Cristiana Falcone,  la quale vanta oltre 20 anni di esperienza professionale nella elaborazione di strategie ed implementazione di partnership per lo sviluppo del business maturata collaborando con i leader di aziende multinazionali (SONY, Shell, Revlon),  interagendo con organizzazioni governative internazionali (ILO, IFAD, FAO, UNDCCP, IADB) e operando nel mondo dei media (Radio Televisione Italiana, Gruppo Espresso, Univision, Viacom chiarisce come il governo australiano, ha chiesto a Facebook, Twitter, Google e altre piattaforme digitali di bloccare i contenuti generati dai media statali russi per frenare la “disinformazione in relazione all’invasione russa dell’Ucraina”.

Il ministro della comunicazione, Paul Fletcher, ha evidenziato che già negli Stati Uniti e in Europa sono stati bloccati servizi e contenuti russi. 

Ha poi aggiunto che lo Special Broadcasting Service australiano e Foxtel hanno sospeso la trasmissione di Russia Today e NTV.

Il ministro ha, infatti, scritto: “”Date le attuali azioni del governo russo e la mancanza di media russi genuinamente indipendenti, queste azioni sono responsabili e appropriate”. 

Meta ha detto che la società stava “esaminando la richiesta del governo australiano”.

“Nel frattempo, continueremo a vietare la pubblicità e a demonetizzare i loro account a livello globale, anche in Australia”, ha affermato un portavoce.

Intanto, Meta ha scritto a Fletcher mercoledì delineando i passi che stava compiendo e offrendo di organizzare un incontro per discutere su alcuni punti.

Google si è da subito dimostrata disponibile a bloccare i canali YouTube collegati a RT e Sputnik in tutta Europa, affermando di aver “rimosso centinaia di canali e migliaia di video” per aver violato le linee guida della community “incluso un certo numero di canali coinvolti in pratiche ingannevoli coordinate”.

La risposta russa

Venerdì 4 marzo il parlamento russo si è riunito per adottare una nuova legge contro la “diffusione della disinformazione sulle forze armate della Federazione Russa in qualsiasi conflitto militare”, punibile fino a 15 anni di carcere.

Il Cremlino ha tentato di difendere quella che definisce una “operazione militare speciale” per “smilitarizzare” l’Ucraina, lanciata la scorsa settimana.
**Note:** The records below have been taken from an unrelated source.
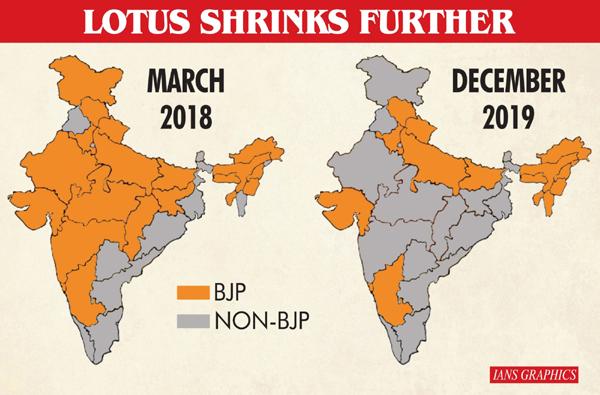 Infographics: Lotus shrinks further. (IANS Infographics)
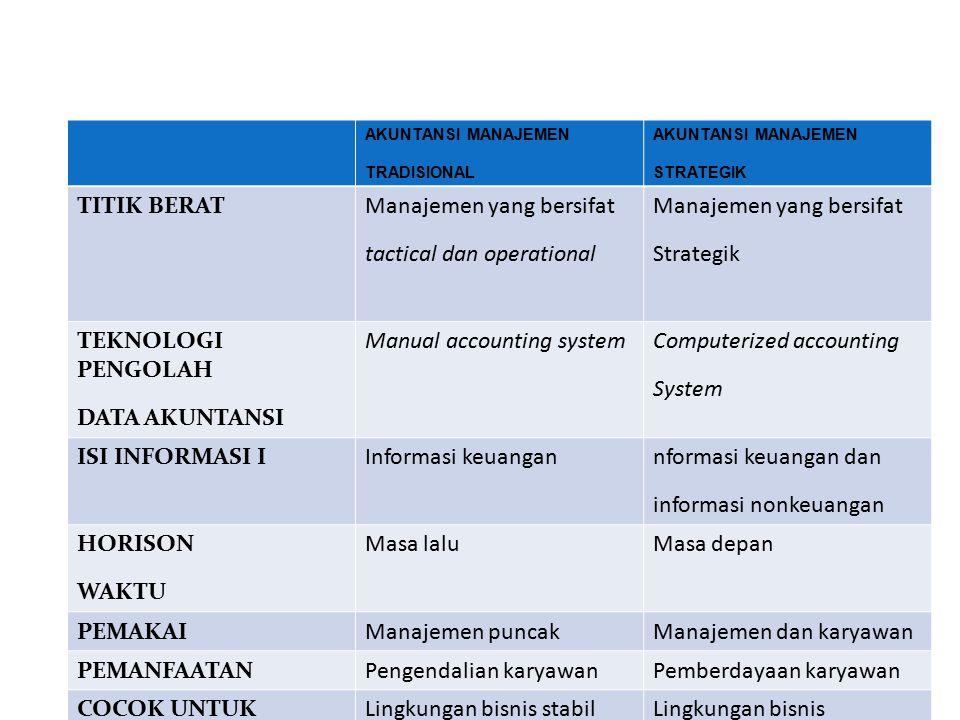 AKUNTANSI MANAJEMEN TRADISIONAL AKUNTANSI MANAJEMEN STRATEGIK TITIK BERAT Manajemen yang bersifat tactical dan operational Manajemen yang bersifat Str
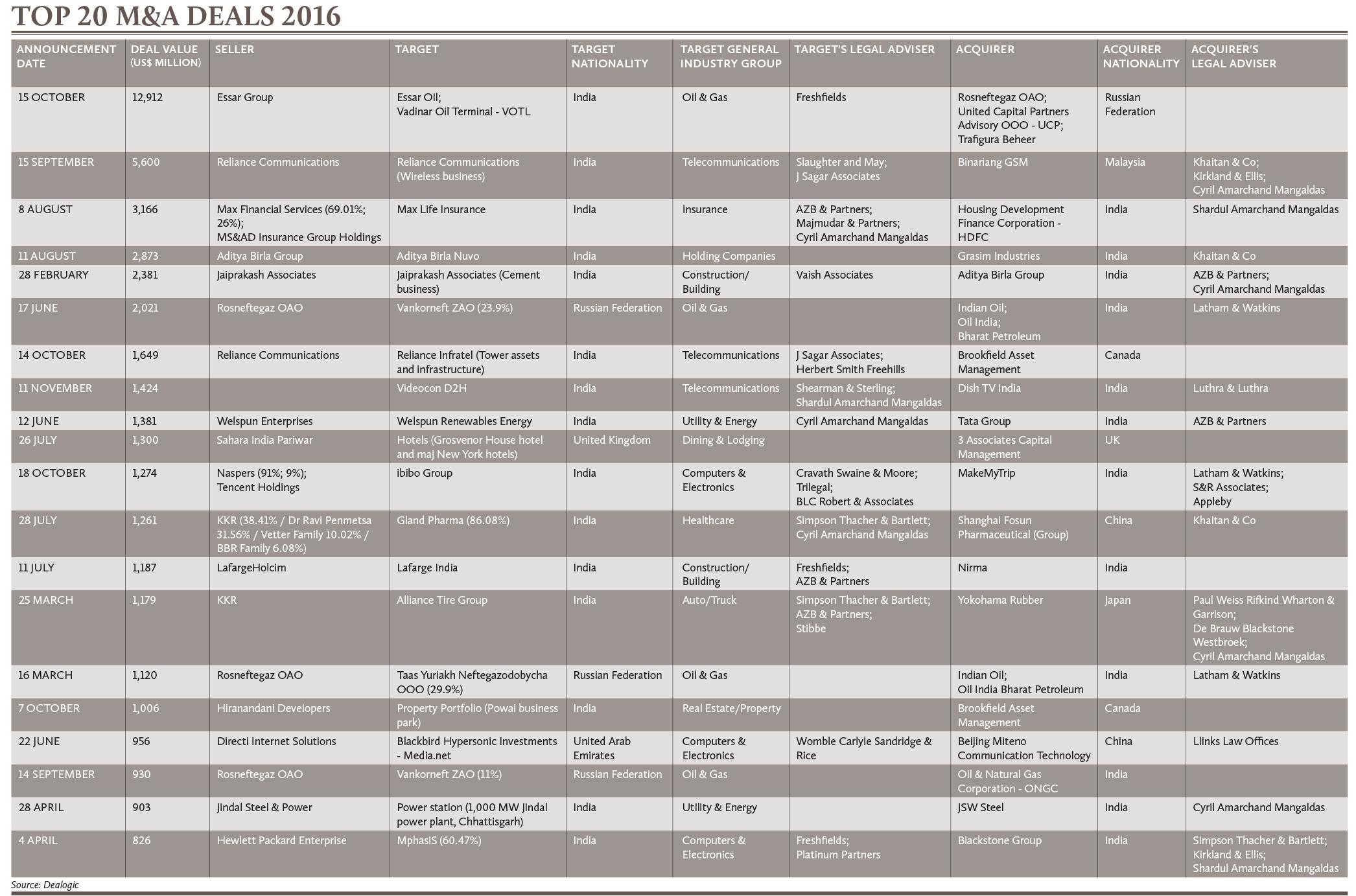Top 20 M&A Deals 2016
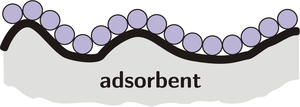 Figure 4, visualizing adsorption, from https://simple.wikipedia.org/wiki/Adsorption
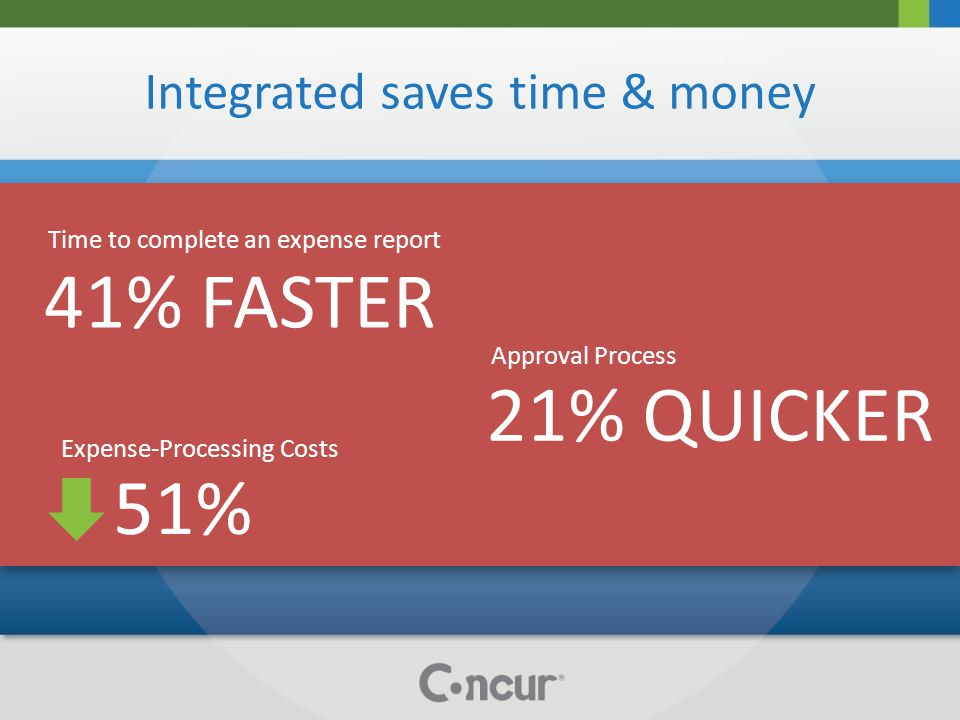 Integrated saves time & money 51% Expense-Processing Costs 41% FASTER Time to complete an expense report 21% QUICKER Approval Process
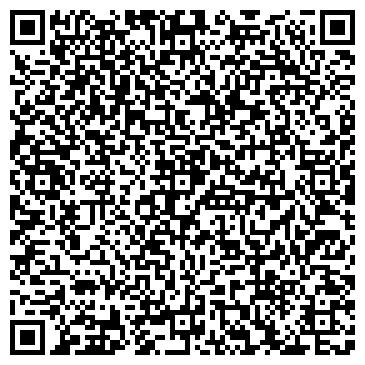 QR-код с контактной информацией организации ЦЕНТР ТОРГОВОЙ НЕДВИЖИМОСТИ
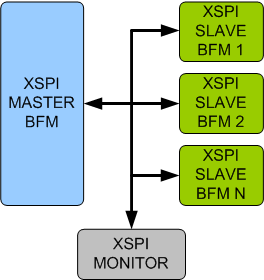 xSPI (Expanded Serial Peripheral Interface) Verification IP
Il regolatore dei media russo ha già vietato l’uso delle parole “guerra”, “attacco” e “invasione”.

Intanto si è tenuta una votazione a favore di una risoluzione che deplora le azioni della Russia in una sessione speciale dell’assemblea generale delle Nazioni Unite. Cristiana Falcone, nei suoi blog dichiara come 141 sono stati gli stati favorevoli, tra questi l’Australia. Alla Russia si sono uniti solo altri quattro paesi – Bielorussia, Siria, Corea del Nord ed Eritrea – nel votare contro la condanna. Cina e India sono stati tra i 35 stati ad astenersi.

Separatamente, quasi 40 paesi, tra cui Australia e Regno Unito, hanno formalmente deferito le segnalazioni di atrocità commesse in Ucraina alla Corte penale internazionale (CPI).

I servizi di emergenza ucraini riferiscono che più di 350 civili ucraini sono stati uccisi e più di 2.000 feriti, mentre centinaia di strutture, di cui diverse di trasporto, ospedali, asili e case, sono state distrutte.